Collected data
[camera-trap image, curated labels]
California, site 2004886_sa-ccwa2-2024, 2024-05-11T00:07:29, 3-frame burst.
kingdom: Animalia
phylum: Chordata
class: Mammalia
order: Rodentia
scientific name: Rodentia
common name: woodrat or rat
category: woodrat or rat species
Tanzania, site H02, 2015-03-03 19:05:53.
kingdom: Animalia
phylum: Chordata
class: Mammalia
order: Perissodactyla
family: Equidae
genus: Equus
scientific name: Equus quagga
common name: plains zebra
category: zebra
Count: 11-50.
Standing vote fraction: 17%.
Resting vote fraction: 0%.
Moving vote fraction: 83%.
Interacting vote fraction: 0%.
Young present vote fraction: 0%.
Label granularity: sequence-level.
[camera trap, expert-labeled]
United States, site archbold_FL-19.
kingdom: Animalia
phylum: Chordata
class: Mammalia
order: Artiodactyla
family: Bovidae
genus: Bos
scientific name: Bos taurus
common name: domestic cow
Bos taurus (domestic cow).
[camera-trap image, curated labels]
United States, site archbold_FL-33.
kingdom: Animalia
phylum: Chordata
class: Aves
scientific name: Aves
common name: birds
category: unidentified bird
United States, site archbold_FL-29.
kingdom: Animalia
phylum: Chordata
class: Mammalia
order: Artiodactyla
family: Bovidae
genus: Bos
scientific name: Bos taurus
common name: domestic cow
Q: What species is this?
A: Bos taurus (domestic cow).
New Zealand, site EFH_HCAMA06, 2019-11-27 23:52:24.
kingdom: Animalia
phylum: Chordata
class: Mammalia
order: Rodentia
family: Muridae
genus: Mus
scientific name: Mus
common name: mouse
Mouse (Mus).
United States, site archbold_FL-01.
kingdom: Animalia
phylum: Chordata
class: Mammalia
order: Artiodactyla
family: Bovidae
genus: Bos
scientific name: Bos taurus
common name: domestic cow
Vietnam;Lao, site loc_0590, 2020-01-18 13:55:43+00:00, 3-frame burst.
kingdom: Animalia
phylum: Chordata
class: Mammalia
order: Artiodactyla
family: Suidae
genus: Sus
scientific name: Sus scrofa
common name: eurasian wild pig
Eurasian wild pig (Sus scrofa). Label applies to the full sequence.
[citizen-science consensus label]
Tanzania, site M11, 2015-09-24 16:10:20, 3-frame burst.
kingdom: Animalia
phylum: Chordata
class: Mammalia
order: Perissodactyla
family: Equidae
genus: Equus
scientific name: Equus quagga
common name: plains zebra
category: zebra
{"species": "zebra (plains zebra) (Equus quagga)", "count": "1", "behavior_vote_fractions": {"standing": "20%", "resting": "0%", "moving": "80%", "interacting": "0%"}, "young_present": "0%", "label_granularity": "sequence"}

# [Task item]
Each record above is to be restated word for word.

# [Response for this exercise]
[camera-trap image, curated labels]
California, site 2004886_sa-ccwa2-2024, 2024-05-11T00:07:29, 3-frame burst.
kingdom: Animalia
phylum: Chordata
class: Mammalia
order: Rodentia
scientific name: Rodentia
common name: woodrat or rat
category: woodrat or rat species
Tanzania, site H02, 2015-03-03 19:05:53.
kingdom: Animalia
phylum: Chordata
class: Mammalia
order: Perissodactyla
family: Equidae
genus: Equus
scientific name: Equus quagga
common name: plains zebra
category: zebra
Count: 11-50.
Standing vote fraction: 17%.
Resting vote fraction: 0%.
Moving vote fraction: 83%.
Interacting vote fraction: 0%.
Young present vote fraction: 0%.
Label granularity: sequence-level.
[camera trap, expert-labeled]
United States, site archbold_FL-19.
kingdom: Animalia
phylum: Chordata
class: Mammalia
order: Artiodactyla
family: Bovidae
genus: Bos
scientific name: Bos taurus
common name: domestic cow
Bos taurus (domestic cow).
[camera-trap image, curated labels]
United States, site archbold_FL-33.
kingdom: Animalia
phylum: Chordata
class: Aves
scientific name: Aves
common name: birds
category: unidentified bird
United States, site archbold_FL-29.
kingdom: Animalia
phylum: Chordata
class: Mammalia
order: Artiodactyla
family: Bovidae
genus: Bos
scientific name: Bos taurus
common name: domestic cow
Q: What species is this?
A: Bos taurus (domestic cow).
New Zealand, site EFH_HCAMA06, 2019-11-27 23:52:24.
kingdom: Animalia
phylum: Chordata
class: Mammalia
order: Rodentia
family: Muridae
genus: Mus
scientific name: Mus
common name: mouse
Mouse (Mus).
United States, site archbold_FL-01.
kingdom: Animalia
phylum: Chordata
class: Mammalia
order: Artiodactyla
family: Bovidae
genus: Bos
scientific name: Bos taurus
common name: domestic cow
Vietnam;Lao, site loc_0590, 2020-01-18 13:55:43+00:00, 3-frame burst.
kingdom: Animalia
phylum: Chordata
class: Mammalia
order: Artiodactyla
family: Suidae
genus: Sus
scientific name: Sus scrofa
common name: eurasian wild pig
Eurasian wild pig (Sus scrofa). Label applies to the full sequence.
[citizen-science consensus label]
Tanzania, site M11, 2015-09-24 16:10:20, 3-frame burst.
kingdom: Animalia
phylum: Chordata
class: Mammalia
order: Perissodactyla
family: Equidae
genus: Equus
scientific name: Equus quagga
common name: plains zebra
category: zebra
{"species": "zebra (plains zebra) (Equus quagga)", "count": "1", "behavior_vote_fractions": {"standing": "20%", "resting": "0%", "moving": "80%", "interacting": "0%"}, "young_present": "0%", "label_granularity": "sequence"}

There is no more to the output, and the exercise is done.